Q: When you say “work out my edges,” are you suggesting that your poems (and compositional methods) tend to pattern the clutter of your attention? If you are feeling scattered, are your poems scattered, or are they attempts to reign the chaos in, and comprehend a clear path?

A: No, that’s not what I mean. I mean more substantively, finding out where I begin and end. Where the edges of what/who I am is in relation to the things I love, do, participate in, exacerbate, believe. Self-definition. Contemplatively standard.

Q: Finally, who do you read to reenergize your own work? What particular works can’t you help but return to?

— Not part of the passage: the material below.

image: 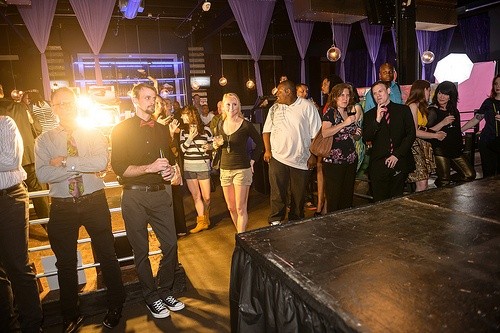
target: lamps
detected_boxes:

A: Random and omnivorous gulps of my bookshelf. A fat and heavy pile to bring to a restaurant where I can drink bad coffee and read. Often bring some of these in the mix: Paul Celan, Threadsuns (translation by Pierre Joris). Elisabeth Smart, By Grand Central Station I Sat Down and Wept. Nathanaël, The Sorrow and the Fast of It. Elizabeth Bishop, Poems. Other things I can’t think of because the question empties everything out of my head.